The turbines on any plant are sized to suite the incident wave energy and the collector dimensions. The LIMPET plant is used as a test and development facility and as such the turbines are reconfigured at intervals to allow us to increase our knowledge of the OWC system. Recently the plant has been operating with a 250kW main turbine together with a 20kW research turbine. We are currently commencing a test programme where a new turbine will be tested in place of the existing 250kW turbine.

The project in the Faroe Islands is currently on hold while the utility in the Faroes seeks funding for the demonstration plant.

David Gibb

I stand corrected.
I must admit this is a very impressive figure. If that much energy was available for every 20m stretch of coast this would seem to be able to power the world.

I assume there must be some sort of problem (eg that this is a particlualrly active area or more likely that it still a very expensive way of producing power) but then occasionally my cynicism turns out not to be justified.

Will you be mentioning this on the Devil's Kitchen blog?
Probably, although I have mentioned and linked to the LIMPET project more times than I'd care to remember! But it's good to get figures.

If you are interested, I happened to hear about the project when watching one of those Open University programmes on the Eastern Isles, about four or five years ago.
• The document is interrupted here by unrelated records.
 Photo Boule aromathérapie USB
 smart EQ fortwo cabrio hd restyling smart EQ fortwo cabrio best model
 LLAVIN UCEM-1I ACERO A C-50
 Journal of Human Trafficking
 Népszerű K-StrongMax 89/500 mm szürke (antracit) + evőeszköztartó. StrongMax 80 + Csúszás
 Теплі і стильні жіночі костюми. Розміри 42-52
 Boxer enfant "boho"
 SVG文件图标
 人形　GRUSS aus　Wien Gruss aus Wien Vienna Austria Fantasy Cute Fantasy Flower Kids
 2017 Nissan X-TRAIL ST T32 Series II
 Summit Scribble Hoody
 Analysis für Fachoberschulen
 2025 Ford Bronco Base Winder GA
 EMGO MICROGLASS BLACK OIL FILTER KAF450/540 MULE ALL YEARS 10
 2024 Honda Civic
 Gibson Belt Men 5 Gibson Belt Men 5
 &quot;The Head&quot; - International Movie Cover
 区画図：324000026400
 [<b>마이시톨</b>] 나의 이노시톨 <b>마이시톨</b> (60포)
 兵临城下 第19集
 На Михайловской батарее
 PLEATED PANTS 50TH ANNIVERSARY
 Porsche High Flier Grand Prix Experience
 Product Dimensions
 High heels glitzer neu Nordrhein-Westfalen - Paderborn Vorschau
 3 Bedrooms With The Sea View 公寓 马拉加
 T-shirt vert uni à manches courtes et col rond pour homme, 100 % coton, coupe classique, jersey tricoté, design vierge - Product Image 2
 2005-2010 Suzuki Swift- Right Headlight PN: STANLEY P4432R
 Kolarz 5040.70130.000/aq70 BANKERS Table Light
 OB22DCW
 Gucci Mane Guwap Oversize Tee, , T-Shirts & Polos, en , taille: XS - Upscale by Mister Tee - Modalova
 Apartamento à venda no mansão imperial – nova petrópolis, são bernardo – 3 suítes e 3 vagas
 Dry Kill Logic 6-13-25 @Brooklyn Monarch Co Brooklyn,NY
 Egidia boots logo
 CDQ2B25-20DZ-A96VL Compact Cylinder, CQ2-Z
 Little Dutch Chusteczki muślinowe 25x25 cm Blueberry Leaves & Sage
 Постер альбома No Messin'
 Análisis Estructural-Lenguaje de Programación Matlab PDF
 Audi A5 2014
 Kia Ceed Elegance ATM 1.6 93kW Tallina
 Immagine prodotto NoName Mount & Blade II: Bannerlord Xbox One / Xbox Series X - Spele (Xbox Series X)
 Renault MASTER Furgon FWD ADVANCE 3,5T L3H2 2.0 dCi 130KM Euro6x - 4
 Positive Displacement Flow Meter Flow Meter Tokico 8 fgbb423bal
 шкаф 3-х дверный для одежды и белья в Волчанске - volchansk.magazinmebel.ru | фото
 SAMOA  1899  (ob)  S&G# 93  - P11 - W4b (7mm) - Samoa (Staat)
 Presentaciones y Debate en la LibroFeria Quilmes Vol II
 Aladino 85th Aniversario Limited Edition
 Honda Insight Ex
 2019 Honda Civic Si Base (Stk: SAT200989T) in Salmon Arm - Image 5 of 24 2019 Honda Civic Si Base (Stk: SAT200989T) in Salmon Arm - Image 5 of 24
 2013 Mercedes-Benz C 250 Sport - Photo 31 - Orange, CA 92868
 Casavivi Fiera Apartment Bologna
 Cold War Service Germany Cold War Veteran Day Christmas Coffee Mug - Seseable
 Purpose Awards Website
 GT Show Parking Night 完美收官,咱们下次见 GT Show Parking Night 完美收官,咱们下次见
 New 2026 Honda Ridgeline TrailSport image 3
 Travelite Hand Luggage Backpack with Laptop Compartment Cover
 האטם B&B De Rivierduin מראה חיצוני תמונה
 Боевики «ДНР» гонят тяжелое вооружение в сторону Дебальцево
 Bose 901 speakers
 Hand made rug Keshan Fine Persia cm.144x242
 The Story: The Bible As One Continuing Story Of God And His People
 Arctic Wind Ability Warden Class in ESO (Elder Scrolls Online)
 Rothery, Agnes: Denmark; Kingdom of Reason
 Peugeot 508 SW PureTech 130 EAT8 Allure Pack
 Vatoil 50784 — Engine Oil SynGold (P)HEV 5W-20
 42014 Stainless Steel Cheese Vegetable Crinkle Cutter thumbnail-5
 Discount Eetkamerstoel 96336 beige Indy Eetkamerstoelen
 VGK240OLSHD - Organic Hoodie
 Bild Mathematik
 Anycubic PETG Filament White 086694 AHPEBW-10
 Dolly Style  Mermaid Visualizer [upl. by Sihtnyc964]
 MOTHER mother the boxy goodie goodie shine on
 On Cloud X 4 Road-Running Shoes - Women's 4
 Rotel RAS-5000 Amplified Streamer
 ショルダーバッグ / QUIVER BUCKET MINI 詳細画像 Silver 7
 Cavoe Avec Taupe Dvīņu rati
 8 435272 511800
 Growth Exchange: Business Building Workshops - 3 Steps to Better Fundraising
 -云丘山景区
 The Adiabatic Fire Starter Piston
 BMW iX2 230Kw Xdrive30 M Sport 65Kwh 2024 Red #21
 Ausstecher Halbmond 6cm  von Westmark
At that time, the presenter said that it potentially produced enough electricity to power the entirety of the Highlands and Islands (which, sparsely populated though they are, I thought quite impressive).

I don't know, of course, whether this claim is true, but if Scotland's current power requirement is indeed 6,000MWs it doesn't seem too far-fetched.

The Faroes project that David Gibb mentioned had been on their site for sometime, but was essentially going to be build into the 300ft cliffs, rather than being the sort-of beach-like installation that the Islay one is.

The PDF Report on their site gives operating costs, etc. but they seem to be reasonable.

The problem is, as I pointed out some time ago, that our Environment Minister -- that arsehole, Miliband -- was totally unaware of this project even as recently as last September. Despite my linking to the project on his site, he still has not acknowledged its existence.


I have just written about it: would you care to check my assumptions?